Remi grabbed Crat’s arm when the idiot seemed about to spit. “You know using a big ear’s illegal without wearing a sign, tellin’ people you’ve got one. We could cite you, man.”

The oldster nodded. “Fair enough. I violated your privacy, and will accept in situ judgment if you wish.”

Remi and his friends looked at each other. Geriatrics — especially those who had suffered in the war — hardly ever used the word “privacy” except as an epithet, when accusing someone of hiding foul schemes. Certainly Remi had never heard of a codger willing to settle a dispute as gang members would, man to man, away from the all-intrusive eye of the Net.

“Shit no, gremper! We got you—”

“Crat!” Roland snapped. He glanced at Remi, and Remi nodded back. “All right,” he agreed. “Over by that tree. You pitch, we’ll swing.”

That brought another smile. “I used that expression when I was your age. Haven’t heard it since.*Did you know slang phrases often come and go in cycles?”

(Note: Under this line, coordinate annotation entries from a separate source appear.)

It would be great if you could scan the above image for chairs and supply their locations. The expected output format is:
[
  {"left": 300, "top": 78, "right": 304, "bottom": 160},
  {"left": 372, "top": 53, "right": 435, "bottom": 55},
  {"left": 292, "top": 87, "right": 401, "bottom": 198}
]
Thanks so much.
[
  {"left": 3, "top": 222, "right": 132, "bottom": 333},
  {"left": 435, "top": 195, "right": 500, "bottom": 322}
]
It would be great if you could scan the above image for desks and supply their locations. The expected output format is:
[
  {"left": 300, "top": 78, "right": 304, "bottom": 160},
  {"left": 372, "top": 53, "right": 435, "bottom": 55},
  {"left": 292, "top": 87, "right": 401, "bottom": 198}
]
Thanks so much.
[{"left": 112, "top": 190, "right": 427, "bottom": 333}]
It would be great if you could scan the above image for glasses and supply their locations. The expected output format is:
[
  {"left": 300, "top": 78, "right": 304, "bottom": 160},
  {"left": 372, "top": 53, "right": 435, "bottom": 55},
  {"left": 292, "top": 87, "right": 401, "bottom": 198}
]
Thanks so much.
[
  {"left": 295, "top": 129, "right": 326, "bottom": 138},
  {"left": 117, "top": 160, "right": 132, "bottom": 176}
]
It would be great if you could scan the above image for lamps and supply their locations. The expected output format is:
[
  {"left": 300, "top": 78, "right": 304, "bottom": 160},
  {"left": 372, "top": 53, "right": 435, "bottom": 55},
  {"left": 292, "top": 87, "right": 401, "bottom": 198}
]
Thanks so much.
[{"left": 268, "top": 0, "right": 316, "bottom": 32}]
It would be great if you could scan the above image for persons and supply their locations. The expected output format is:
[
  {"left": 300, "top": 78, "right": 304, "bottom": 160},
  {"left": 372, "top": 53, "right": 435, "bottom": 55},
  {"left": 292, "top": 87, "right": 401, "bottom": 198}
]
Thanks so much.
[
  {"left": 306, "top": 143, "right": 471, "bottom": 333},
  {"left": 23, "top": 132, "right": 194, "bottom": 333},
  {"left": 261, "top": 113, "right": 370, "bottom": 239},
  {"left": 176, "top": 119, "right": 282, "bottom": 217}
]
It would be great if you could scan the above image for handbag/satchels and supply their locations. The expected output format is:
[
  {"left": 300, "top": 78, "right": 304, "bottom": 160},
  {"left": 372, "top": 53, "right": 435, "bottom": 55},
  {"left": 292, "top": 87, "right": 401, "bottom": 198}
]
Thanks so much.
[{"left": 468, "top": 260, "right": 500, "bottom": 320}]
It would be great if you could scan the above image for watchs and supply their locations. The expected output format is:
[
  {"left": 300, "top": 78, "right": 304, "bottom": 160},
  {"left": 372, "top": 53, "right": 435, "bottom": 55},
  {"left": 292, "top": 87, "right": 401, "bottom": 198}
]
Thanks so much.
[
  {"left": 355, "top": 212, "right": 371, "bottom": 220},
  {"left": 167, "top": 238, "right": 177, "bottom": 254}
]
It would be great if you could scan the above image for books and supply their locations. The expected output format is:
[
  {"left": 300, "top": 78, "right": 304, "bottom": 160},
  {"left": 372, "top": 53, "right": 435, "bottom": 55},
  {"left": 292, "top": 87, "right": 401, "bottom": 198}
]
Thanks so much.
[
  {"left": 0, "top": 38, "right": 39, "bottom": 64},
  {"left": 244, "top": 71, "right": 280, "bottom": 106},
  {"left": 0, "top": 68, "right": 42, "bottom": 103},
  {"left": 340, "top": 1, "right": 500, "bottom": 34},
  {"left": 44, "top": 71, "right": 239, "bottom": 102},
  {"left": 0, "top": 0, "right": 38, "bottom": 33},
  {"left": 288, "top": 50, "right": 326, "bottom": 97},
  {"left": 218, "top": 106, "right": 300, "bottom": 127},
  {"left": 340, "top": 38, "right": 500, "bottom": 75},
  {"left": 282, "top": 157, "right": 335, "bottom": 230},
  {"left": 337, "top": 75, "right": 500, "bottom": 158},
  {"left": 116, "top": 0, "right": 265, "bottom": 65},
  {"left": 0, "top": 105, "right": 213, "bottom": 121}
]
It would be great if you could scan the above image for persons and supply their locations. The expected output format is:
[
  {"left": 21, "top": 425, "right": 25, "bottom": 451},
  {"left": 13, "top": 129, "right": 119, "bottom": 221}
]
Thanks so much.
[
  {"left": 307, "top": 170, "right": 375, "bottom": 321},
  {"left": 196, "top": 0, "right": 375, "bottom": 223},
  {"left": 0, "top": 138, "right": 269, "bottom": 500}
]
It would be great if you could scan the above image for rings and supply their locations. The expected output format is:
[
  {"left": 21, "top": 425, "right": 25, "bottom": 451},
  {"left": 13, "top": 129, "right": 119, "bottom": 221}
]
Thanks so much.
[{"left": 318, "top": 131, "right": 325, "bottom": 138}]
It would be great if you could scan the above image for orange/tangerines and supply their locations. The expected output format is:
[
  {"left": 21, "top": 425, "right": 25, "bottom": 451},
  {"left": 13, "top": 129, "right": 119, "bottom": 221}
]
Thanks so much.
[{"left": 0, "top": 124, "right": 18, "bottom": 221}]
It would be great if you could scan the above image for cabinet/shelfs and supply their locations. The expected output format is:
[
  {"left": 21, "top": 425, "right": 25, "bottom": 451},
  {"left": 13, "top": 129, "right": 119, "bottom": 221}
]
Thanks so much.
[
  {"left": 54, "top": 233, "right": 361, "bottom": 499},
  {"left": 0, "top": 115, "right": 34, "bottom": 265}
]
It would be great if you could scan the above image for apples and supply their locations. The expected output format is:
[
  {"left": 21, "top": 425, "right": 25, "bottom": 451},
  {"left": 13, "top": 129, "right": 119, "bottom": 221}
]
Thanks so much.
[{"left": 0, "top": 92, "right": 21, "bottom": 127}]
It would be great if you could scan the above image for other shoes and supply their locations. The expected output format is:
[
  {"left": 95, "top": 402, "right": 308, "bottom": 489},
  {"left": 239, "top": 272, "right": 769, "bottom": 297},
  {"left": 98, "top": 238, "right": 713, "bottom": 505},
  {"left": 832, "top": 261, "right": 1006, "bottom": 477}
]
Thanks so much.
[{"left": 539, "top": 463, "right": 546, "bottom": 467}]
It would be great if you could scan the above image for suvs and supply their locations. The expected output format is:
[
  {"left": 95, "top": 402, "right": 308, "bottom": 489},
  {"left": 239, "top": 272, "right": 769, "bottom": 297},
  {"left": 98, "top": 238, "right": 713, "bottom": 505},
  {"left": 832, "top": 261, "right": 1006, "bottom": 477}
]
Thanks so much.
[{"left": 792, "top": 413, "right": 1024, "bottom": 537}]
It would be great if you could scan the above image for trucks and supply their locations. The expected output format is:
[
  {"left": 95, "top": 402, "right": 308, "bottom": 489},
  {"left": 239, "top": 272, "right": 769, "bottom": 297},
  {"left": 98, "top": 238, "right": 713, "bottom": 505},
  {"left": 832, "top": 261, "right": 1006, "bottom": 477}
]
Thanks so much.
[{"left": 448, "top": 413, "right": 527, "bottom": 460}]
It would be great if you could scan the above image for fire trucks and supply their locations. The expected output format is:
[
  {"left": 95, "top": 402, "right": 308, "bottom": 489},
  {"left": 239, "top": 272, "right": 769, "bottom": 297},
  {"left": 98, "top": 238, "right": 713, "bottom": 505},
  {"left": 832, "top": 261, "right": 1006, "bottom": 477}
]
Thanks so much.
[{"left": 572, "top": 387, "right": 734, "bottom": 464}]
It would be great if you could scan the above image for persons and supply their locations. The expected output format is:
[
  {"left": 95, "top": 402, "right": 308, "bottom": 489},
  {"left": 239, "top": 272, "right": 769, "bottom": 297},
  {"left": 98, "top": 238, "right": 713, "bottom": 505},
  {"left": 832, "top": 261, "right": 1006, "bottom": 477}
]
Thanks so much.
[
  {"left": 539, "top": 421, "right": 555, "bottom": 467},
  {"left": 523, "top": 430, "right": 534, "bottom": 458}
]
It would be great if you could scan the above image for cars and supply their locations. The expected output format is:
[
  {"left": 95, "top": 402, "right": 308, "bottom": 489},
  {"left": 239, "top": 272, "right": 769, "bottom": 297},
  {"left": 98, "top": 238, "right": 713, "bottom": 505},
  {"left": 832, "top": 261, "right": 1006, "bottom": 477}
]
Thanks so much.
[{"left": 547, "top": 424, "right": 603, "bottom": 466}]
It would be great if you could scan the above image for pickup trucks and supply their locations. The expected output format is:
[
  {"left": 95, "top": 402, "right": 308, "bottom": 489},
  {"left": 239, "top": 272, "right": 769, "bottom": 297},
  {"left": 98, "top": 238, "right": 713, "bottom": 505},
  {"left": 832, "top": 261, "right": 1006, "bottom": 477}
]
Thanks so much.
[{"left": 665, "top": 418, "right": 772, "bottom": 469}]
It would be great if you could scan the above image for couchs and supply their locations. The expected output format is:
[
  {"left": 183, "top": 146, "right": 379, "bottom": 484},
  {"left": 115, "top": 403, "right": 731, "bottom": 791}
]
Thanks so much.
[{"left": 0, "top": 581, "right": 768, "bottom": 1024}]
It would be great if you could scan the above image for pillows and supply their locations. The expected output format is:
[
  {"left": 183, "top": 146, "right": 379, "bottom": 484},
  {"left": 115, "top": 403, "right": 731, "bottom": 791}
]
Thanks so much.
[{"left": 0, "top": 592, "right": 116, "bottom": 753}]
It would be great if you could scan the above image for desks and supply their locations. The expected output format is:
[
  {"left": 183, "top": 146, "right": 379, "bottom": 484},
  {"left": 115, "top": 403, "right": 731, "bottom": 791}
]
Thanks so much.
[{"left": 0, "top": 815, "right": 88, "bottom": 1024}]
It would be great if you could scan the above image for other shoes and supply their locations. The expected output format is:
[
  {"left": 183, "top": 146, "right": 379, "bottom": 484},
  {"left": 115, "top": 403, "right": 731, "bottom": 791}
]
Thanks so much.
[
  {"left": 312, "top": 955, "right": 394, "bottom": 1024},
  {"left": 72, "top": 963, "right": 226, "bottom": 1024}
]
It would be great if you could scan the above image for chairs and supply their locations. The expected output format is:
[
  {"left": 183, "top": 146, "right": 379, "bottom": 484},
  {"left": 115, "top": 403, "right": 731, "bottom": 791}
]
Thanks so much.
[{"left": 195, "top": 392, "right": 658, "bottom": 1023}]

Still chatting amiably about the vagaries of language fashion since his day, the geep led them toward their designated open-air courtroom, leaving a puzzled Remi trailing behind, suddenly struck by the unasked-for exercise of visualizing this wrinkled, ancient remnant as a youth, once as brimming as they were now with hormones and anger.

Logically, Remi supposed it might be possible. Perhaps a few grempers even remembered what it had been like, with some vague nostalgia. But it couldn’t have been as bad to be young back then, he thought bitterly. There was stuff for guys like me to do. Old farts didn’t control everything.

Hell, at least you had a war to fight!

After the Helvetian holocaust, the frightened international community finally acted to prevent any more big ones, putting muscle into the inspection treaties. But that didn’t seem like much of a solution to Remi. The world was going straight to hell anyway, no detours. So why not do it in a way that was at least honorable and interesting?

Do not go gentle into that good night… Poetry class was just about the only one Remi really liked. Yeah. Back in TwenCen there were some guys who had it right.

From a grassy step they could look out over much of downtown Bloomington, a skyline still dominated by preserved TwenCen towers, though several of the more recent, slablike ’topias canted like ski slopes to the north. From somewhere beyond the park boundaries could be heard the ubiquitous sound of jackhammers as the city waged its endless, unwinnable war against decay, renovating crumbling sidewalks and sewer pipes originally designed to last a hundred years… back more than a century ago, when a hundred years must have sounded like forever. Bloomington looked and felt seedy, like almost any town, anywhere.